コロナ禍を挟んで前後いちど心がはげしく破裂して、街は壊れていくわ戦争は始まるわ、演劇はどしどし中止になるわで「被害者確定演出だな」と思っていたことで鬱状態になっていた。なんだよ被害者確定演出って。まあでもいろんなキツいこと理不尽なことが立て続けに起こり、なきべそをかきながらただじゃ死なねえとジタバタして飯を食い金をやたら遣い髪を変な色にしたりして暮らしていたらそういうこと関係なしに、箱はいっぱいになっていて、あんまり気づいてないけど多分ステージが変わるってそういうことで、人間関係がかわったり、やっていることが変わったり、生きる場所や考えていること、好きな人、好きな音楽、最近何のゲームをしたか、理想とする服装、何を食べているかとか、洗濯をどれくらいのスパンでするかとか、本当に細かな部分で、めちゃくちゃ変化している。でも、しばらくはこれでいくんだろうな、と思える部分もある。
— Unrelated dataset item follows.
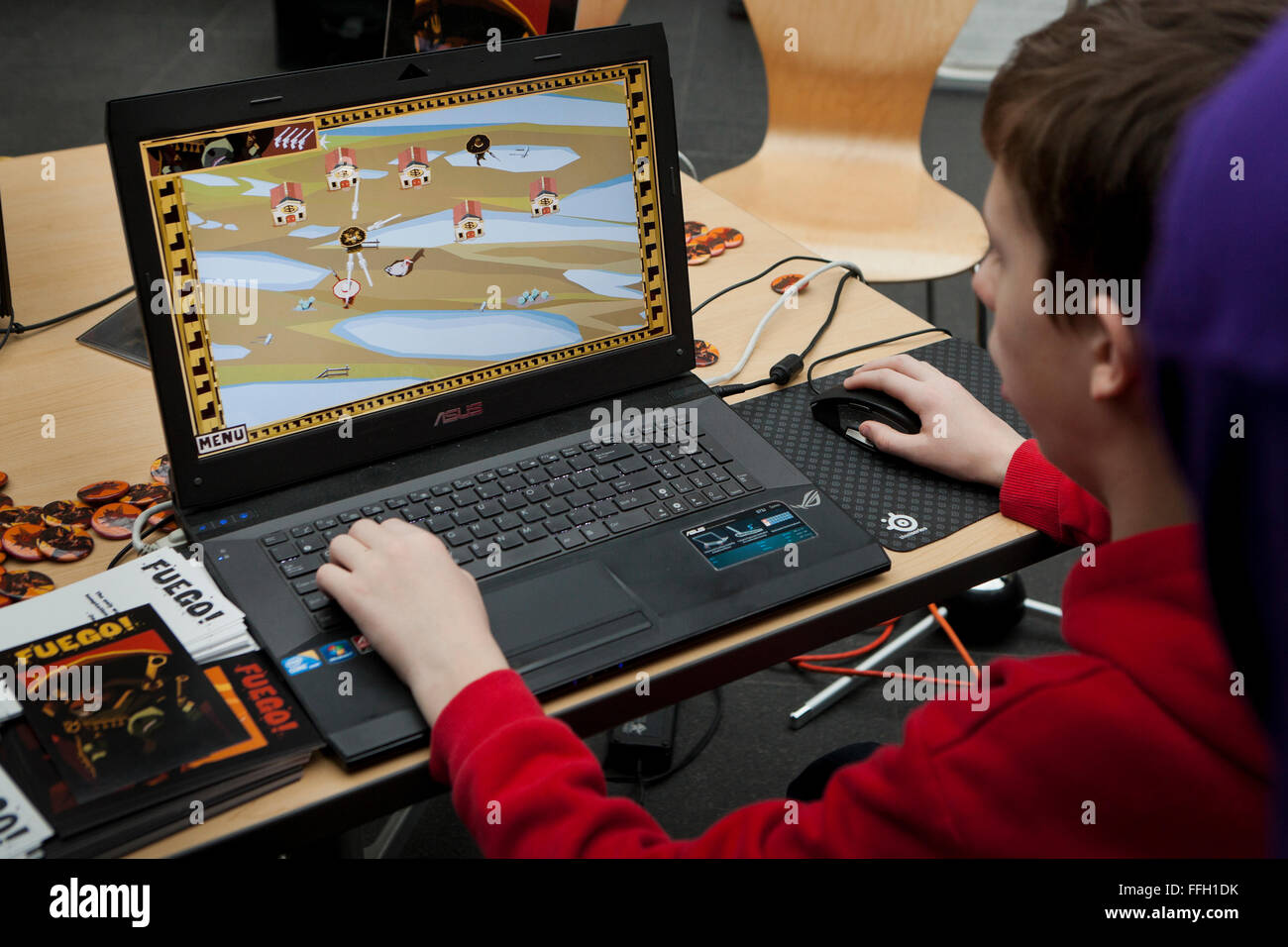 Jeune homme jouant jeu vidéo sur ordinateur portable Asus - USA Photo Stock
好きなものが変わることが怖かった時期もあったが、人って生きていて考えてるんだから変わる。経典的な物語はもちろんちょっとあるけど、それすらも信仰対象にしてはいけないとさえおもう。というか人やものや作品を信仰対象にするのをもうやめたい、というのが最近のトレンド。完全にはできないけど、もう今熱い信仰とか熱狂が正直怖い。これだけしかない、みたいなことが。でもミーハーの風はもちろん吹いているし、憧れのフォロワーにいいねされるだけでスクショしてるバカさがかわいいとまで思う。
こんなことしか書けんの、作家として死んだかもしれんなとかまた視野の狭いことも、考えてる。
話を戻す!箱である。うまったということは「私は何もしてなかった」わけにはいかない。し、なんか無理矢理うめてない気がしてる。最近の小分けのお菓子みたいに傘増ししてないし、いろんなこと、あったけど、必要だったなと思う。それこそ血が沸騰して体が熱でくらくらし自動的に涙が出るみたいな思い出すだけでもきついこともいまだにぜんぜんあるし、なんで私なんだよ!もある。喉切れちゃうかも?でも大きい声で言いたい。なんでだよ!って。そういう指とかで直接触ったらジュージューしちゃう熱鉄球みたいなやつもゴロっとはいってるんだけど、でもそれも含めてとりあえずひと箱、うまったことをちいさく祝福した。箱に入ったってことは、過去だから、蓋が開いてそれらが悪さをする日があるかもしれないけど、でも自分うめた箱、できればこの数年を、あったかい犬を抱きしめる気持ちで蓋をあけられる自分でいたい。